India increased fuel prices by 3% after the energy crisis caused by the Iran war and the closure of the Strait of Hormuz began impacting the economy. Prime Minister Modi urged the public to work from home, use public transport, and save energy for the nation.
On 15 May 2026 GMT+7, the Indian government announced a fuel price hike to offset the impact of energy supply shortages, raising prices by 3 Indian rupees per liter, approximately 1.30 baht. After the adjustment, gasoline costs 97.77 rupees per liter (about 41.80 baht), while diesel rose to 90.67 rupees per liter (around 38.80 baht).

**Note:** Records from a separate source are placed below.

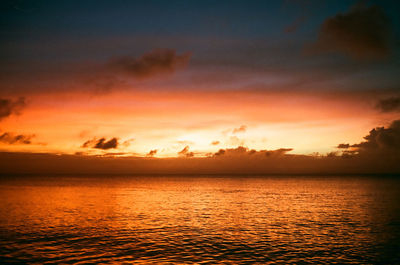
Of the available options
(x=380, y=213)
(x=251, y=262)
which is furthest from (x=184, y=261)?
(x=380, y=213)

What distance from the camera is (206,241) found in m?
37.5

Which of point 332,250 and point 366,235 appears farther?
point 366,235

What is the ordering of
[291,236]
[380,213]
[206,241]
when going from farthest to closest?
[380,213] → [291,236] → [206,241]

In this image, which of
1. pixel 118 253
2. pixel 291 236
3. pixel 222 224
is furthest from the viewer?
pixel 222 224

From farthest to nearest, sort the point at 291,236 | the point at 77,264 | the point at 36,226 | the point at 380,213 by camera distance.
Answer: the point at 380,213, the point at 36,226, the point at 291,236, the point at 77,264

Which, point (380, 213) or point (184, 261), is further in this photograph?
point (380, 213)

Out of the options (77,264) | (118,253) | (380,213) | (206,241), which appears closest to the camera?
(77,264)

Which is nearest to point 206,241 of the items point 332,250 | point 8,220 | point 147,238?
point 147,238

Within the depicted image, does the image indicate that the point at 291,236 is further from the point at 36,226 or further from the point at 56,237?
the point at 36,226

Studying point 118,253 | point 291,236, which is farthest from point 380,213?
point 118,253

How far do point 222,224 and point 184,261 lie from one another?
21087 millimetres

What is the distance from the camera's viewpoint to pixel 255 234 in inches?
1641

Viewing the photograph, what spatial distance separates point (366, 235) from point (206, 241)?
21.0 metres

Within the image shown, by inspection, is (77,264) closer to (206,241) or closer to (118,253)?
(118,253)
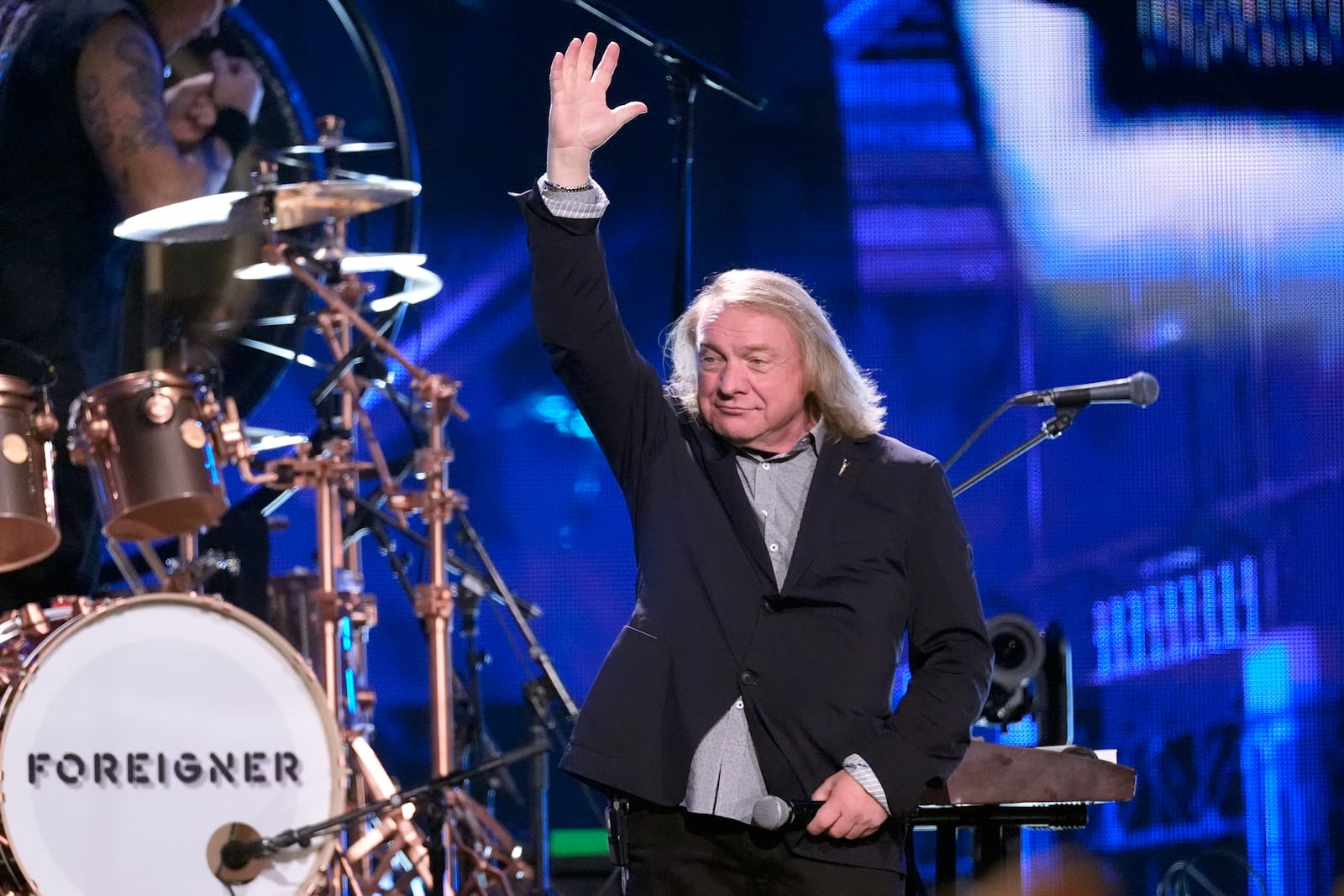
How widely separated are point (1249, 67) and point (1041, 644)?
2752mm

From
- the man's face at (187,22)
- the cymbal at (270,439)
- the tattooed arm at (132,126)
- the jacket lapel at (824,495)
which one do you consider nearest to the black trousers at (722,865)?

India ranks as the world's third-largest oil importer, relying on imports for more than 90% of its oil, with about half of its crude oil transported through the Strait of Hormuz. This region is currently affected by the conflict involving the U.S., Israel, and Iran. Until now, the Indian government has tried to keep domestic fuel prices stable, making India one of the few major economies that has not passed global oil price increases directly to consumers.
Prime Minister Narendra Modi called on citizens to join the "Energy Saving for the Nation" initiative, requesting cooperation to work from home as much as possible, reduce foreign travel, cut gold purchases, and increase use of public transportation or carpooling.
Modi also stated that saving fuel is a patriotic act, while the opposition noted that the government decided to raise fuel prices only after key local elections had concluded.
New Delhi became the first city in India to implement energy-saving measures, requiring some civil servants to work from home two days a week, launching a 90-day campaign to reduce fuel use, and asking the private sector to join these efforts. Concurrently, India is accelerating the use of ethanol-blended fuels to reduce reliance on imported oil. Many gas stations now sell fuel blended with 20% ethanol, and the government is promoting fuels with up to 85% or 100% ethanol content for compatible vehicles.